December 20, 2009… Steve Litt is back on the front page today promoting another supposed uplift for Cleveland’s despondent condition: this time another redo of Public Square.

He writes: “City planners have dreamed for decades of doing something to resolve the conflict between vehicles and people in the square and to restore the sense of the town commons implied in the 1796 street plan that gave downtown its form.”

I wish he’d name the city planners doing this dreaming.

I hate to break it to Steve but Cleveland even by 1815 was a village and hit a population of 500 only by 1824. Maybe these people, who likely knew most of each other, (and even lived in the city) could amble about a public square and find out the latest news and gossip. A true community public square. What Sunday fun!

But now we have the Plain Dealer, television news and something called an internet. They give us the gossip, insipid as it may be.

Really this another downtown plan by the same downtown interests as always. Their real interest is keeping certain people off the public square: Homeless people. Young black. Panhandlers. You know those people who interfere with the business of downtown interests.

It’s being pushed by two front groups of the Greater Cleveland Partnership (GCP) – Parkworks and the Downtown Cleveland Alliance.

The money – always available for these Establishment projects – comes from The Alliance and the John P. Murphy Foundation. Both occupy space at Tower City whose front door is Public Square. The Murphy Foundation has a fair market value of $40 million.

One proposal suggests a 76 feet mound of dirt. Now isn’t that clever planning. That must have taken imagination.

This is another Greater Cleveland Partnership project for the rest of us to finance. The Greater Cleveland Partnership, if you don’t know, is the representative of the top corporate people in Cleveland. It doesn’t represent the interests of ordinary people. GCP gets something as the Murphy Foundation interested and we’re off to the races.

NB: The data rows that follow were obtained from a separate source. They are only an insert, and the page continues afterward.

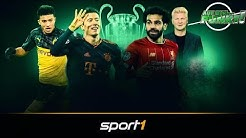 Darum muss sich die Bundesliga nicht vor Spanien und England verstecken | SPORT1 - AUF DEN PUNKT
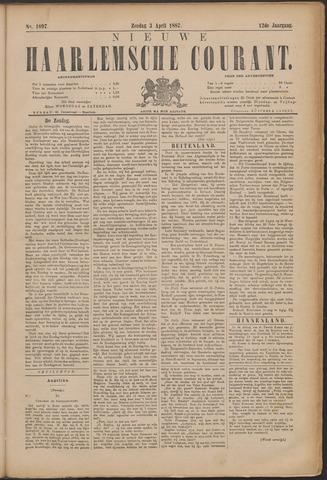 Nieuwe Haarlemsche Courant 1887-04-03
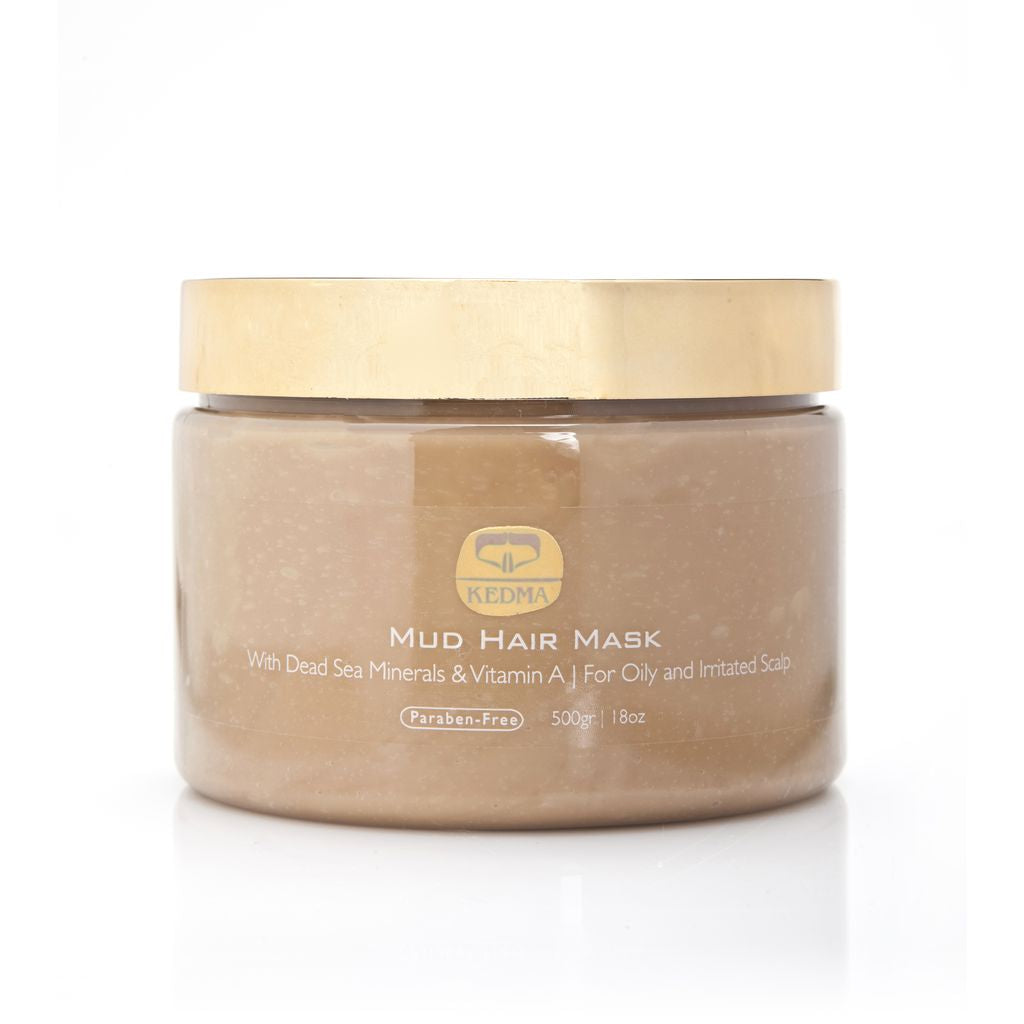 Mud Hair Mask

All the usual suspects have usual trite things to say. City Planning director Bob Brown finds the ideas “fascinating.” Joe Cimperman Public Square is “pretty thrilled.” Chris Roynane is “excited.”

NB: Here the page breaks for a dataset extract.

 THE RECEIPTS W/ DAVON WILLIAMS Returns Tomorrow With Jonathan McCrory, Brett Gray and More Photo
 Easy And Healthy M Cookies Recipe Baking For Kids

Is there anyone here who thinks for him or herself? Does everyone have to eat the pie served by GCP and its boosters?

In the mid 1980s we spent some $12 million to spruce up Public Square and I’m sure more than that (though I can’t find a figure) in 1975 when the wife of PD publisher and Editor Tom Vail, Iris Vail, headed up a beautification of Public Square.

Unfortunately, Litt, who has the PD morgue files, doesn’t tell us just how much we’ve already spent in “bettering” Public Square.

With all the problems that Cleveland has why is the PD pushing once again – at the behest of downtown interests, not the least the Tower City gang whose front door is Public Square – for another redo of Public Square.

Can’t they pay attention to the real problems of real Cleveland people? And then they grouse about “leadership” as they march in lock step to every task presented by the downtown business people.

Yes, sir. Yes, sir. Yes, sir.

The grandiose talk of turning Public Square into a Chicago Millennium Park is so farfetched as to be laughable. Litt should be ashamed of himself for putting this as even a thought. Chicago’s park cost $475 million, some $270 million from the city’s revenues.

Have you noticed that the city is supposed to be so hard-up that it has to charge $8 a month to collect people’s garbage?

I’ve walked across Public Square many times. I’ve been to demonstrations on Public Square. It can serve its purpose as it is. Let’s not get carried away with all this feel good stuff that’s being sold by the same old people.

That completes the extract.